1 Corinthians 1:18-31
3 ‘Blessed are the poor in spirit, for theirs is the kingdom of heaven.
4 ‘Blessed are those who mourn, for they will be comforted.
5 ‘Blessed are the meek, for they will inherit the earth.
6 ‘Blessed are those who hunger and thirst for righteousness, for they will be filled.
7 ‘Blessed are the merciful, for they will receive mercy.
8 ‘Blessed are the pure in heart, for they will see God.
9 ‘Blessed are the peacemakers, for they will be called children of God.
10 ‘Blessed are those who are persecuted for righteousness’ sake, for theirs is the kingdom of heaven.
11 ‘Blessed are you when people revile you and persecute you and utter all kinds of evil against you falsely on my account. 12Rejoice and be glad, for your reward is great in heaven, for in the same way they persecuted the prophets who were before you. (NRSV)
Really? Are the unworthy, the grief-ridden, the humble “blessed”? Perhaps this depends on what we think “blessed” means but, on the face of it, blessedness scarcely seems to fit those who’ve suffered tragedy, suppression, want – for those, we might say, who live in the midst of death.
Certainly, such a designation of blessedness makes no sense if the link between brokenness and blessing is conditional: “if you are poor, then you will inherit”. This would be to say that comfort is an automatic outcome of grief, and even to imply that grief or poverty might be a means to comfort or riches – a kind of emotional or political “technology” which delivers to us the things which we really need or want.
This is nonsense, both in our normal experience and in relation to God.
The link between the presence of death in the condition of need and its contradiction in the inheritance of all things, or comfort or a vision of the divine (etc.), is not a “natural” one. It is not the way of nature that those who mourn will be comforted, that those who work for peace will in fact see it, that the merciful will receive mercy. Jesus declares, rather, that this is the way of God.
This is to say, then, that the way of God is the overcoming of the many forms of death among us: the way of God is resurrection. The affirmations and anathemas of the Christian faith are as simple as this: we believe in a God who calls order out of chaos, creates out of nothing, brings the dead to life. It is only this which can make sense of the blessedness which Jesus announces here: the kingdom for the unworthy, the world to those powerless to claim it, righteousness for those who hunger and thirst for it.

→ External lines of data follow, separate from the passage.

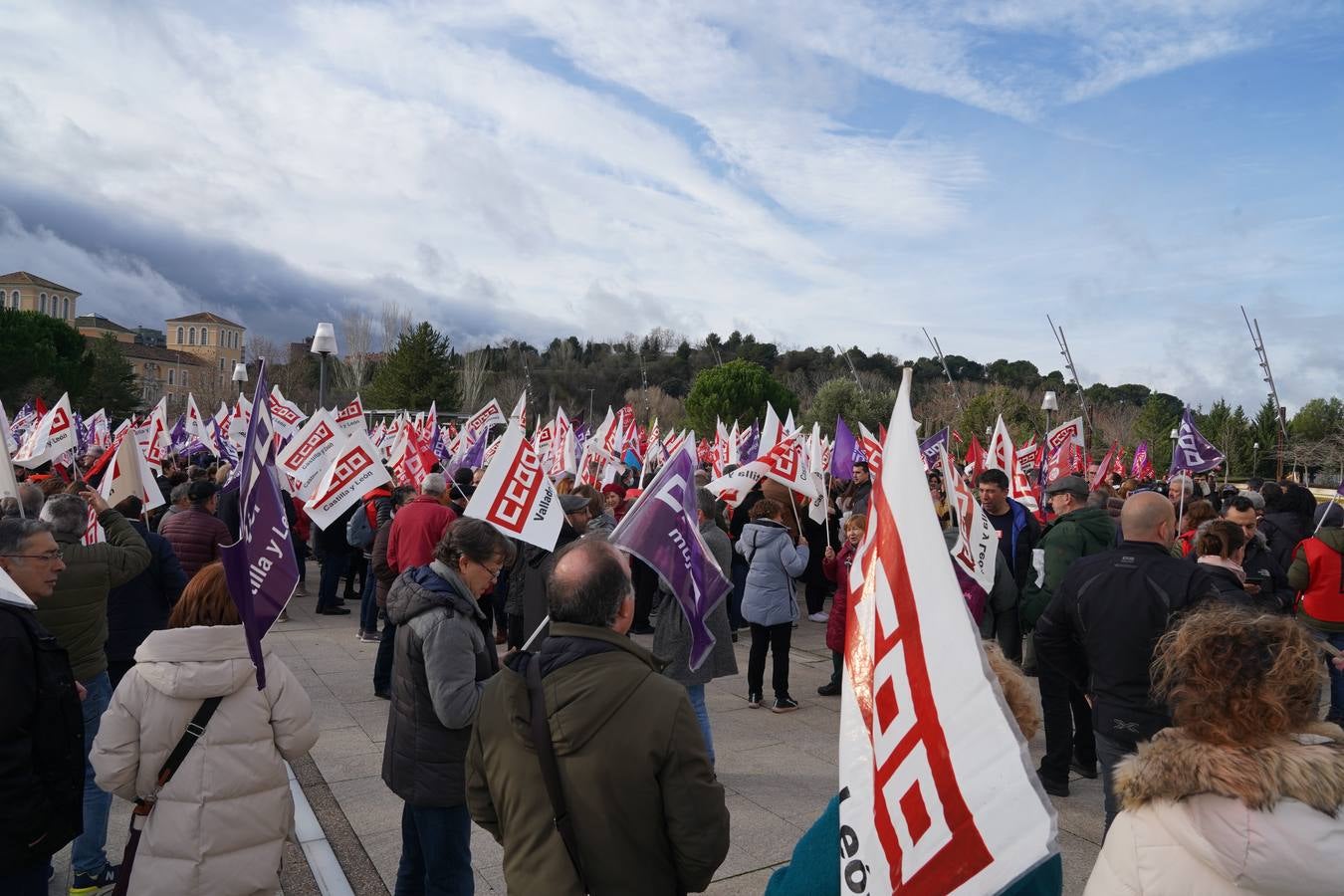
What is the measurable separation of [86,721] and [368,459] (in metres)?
4.34

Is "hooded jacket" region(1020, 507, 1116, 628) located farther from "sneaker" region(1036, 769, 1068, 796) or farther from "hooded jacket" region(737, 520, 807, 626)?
"hooded jacket" region(737, 520, 807, 626)

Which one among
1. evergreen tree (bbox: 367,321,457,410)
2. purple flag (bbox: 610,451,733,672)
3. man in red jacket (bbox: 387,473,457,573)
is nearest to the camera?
purple flag (bbox: 610,451,733,672)

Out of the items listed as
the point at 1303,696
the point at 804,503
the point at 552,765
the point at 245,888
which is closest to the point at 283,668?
the point at 245,888

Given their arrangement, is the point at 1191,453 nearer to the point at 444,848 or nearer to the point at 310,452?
the point at 310,452

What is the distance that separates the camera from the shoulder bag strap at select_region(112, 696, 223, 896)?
310 cm

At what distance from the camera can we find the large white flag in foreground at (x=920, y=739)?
5.71ft

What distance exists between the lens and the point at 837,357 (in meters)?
90.7

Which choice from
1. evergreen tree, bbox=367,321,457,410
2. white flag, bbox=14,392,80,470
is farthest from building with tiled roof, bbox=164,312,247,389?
white flag, bbox=14,392,80,470

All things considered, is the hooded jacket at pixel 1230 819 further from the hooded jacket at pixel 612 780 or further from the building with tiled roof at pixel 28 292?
the building with tiled roof at pixel 28 292

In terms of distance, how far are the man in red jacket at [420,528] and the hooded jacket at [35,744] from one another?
14.4 ft

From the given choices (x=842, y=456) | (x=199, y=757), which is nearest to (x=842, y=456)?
(x=842, y=456)

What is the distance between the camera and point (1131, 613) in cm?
396

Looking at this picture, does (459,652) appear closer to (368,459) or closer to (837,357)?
(368,459)

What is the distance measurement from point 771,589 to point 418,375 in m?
56.9
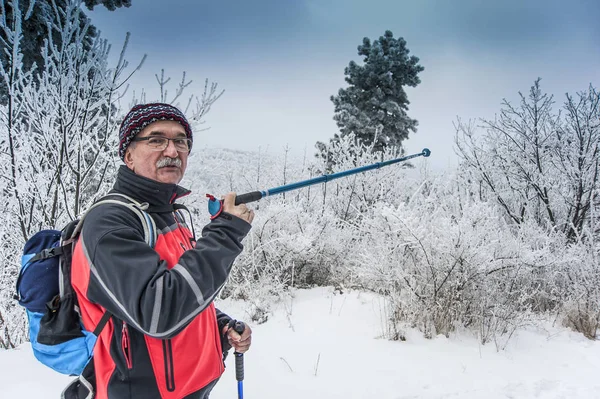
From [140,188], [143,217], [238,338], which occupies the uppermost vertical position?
[140,188]

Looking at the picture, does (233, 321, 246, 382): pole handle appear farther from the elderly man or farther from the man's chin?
the man's chin

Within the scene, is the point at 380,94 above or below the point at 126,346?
above

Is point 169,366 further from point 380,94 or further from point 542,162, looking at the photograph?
point 380,94

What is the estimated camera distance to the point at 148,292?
1.04 m

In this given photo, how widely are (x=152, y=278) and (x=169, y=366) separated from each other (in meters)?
0.41

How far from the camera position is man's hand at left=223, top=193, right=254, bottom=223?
4.22ft

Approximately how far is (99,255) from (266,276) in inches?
178

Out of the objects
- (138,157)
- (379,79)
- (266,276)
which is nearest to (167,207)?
(138,157)

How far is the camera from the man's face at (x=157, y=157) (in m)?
1.49

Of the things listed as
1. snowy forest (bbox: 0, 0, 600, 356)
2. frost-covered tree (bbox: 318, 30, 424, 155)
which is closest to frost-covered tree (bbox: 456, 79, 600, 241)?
snowy forest (bbox: 0, 0, 600, 356)

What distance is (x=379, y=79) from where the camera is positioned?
56.2ft

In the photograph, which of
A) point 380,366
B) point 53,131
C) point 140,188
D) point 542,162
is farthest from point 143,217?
point 542,162

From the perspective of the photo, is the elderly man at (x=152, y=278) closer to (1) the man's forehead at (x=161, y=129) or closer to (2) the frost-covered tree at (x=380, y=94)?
(1) the man's forehead at (x=161, y=129)

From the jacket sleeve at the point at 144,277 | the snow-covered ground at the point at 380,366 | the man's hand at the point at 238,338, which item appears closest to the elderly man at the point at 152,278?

The only question is: is this simply foolishness? Is there really any reason to step forward again after death strikes?
We do, of course, step forward most of the time, but very often simply because it is the only thing we can do if we don’t want to die ourselves – a kind of defiance of death, if ultimately futile. Yet this is not the blessedness Jesus announces here. The blessed are not the stoic nor the heroic nor the courageous. The blessed are the hopeful. They step forward not because it is the only thing to do apart from dying themselves but because they deny all forms of death their apparent dominion over us.
The blessedness of the unworthy poor in spirit is that God will lift them up. The blessedness of those who mourn is that the day will yet break in their night. The blessedness of those who hunger and thirst for justice is that God will fill them.
This, of course, is not what we usually see, for God is not usually seen in these places. This is why the beatitudes might offend us; they do not seem to tell the truth. But the blessed, the hopeful, are those who, though they cannot see God coming, yet expect that he will and adjust their outlook on the world accordingly. The hopeful see God coming, as if out of nowhere.
That God might come to us in this way is, surely, foolishness and weakness on God’s part. How much better if we knew where God was and how to get to him, or get him to us!
Yet St Paul writes that this is so that none may boast: what God gives is not a matter of our knowledge or power, but of God’s gift. God comes – as if out of nowhere – so that we might know that it is indeed God who has come and not merely some extension of ourselves.
Blessed are they who see more than what is just in front of them, more than what has always been. The blessed are they who expect more than can be rightly expected.
And the blessed are they who, because of what they expect, have begun to reshape their way in the world according to God’s own way: bringing justice where is it not expected, loving the mercy which reconnects, walking in the humility which opens up to all things.
By the grace of God, may we each be found so to be blessed: giving because we have received, comforting because we have been comforted, forgiving because we have been forgiven.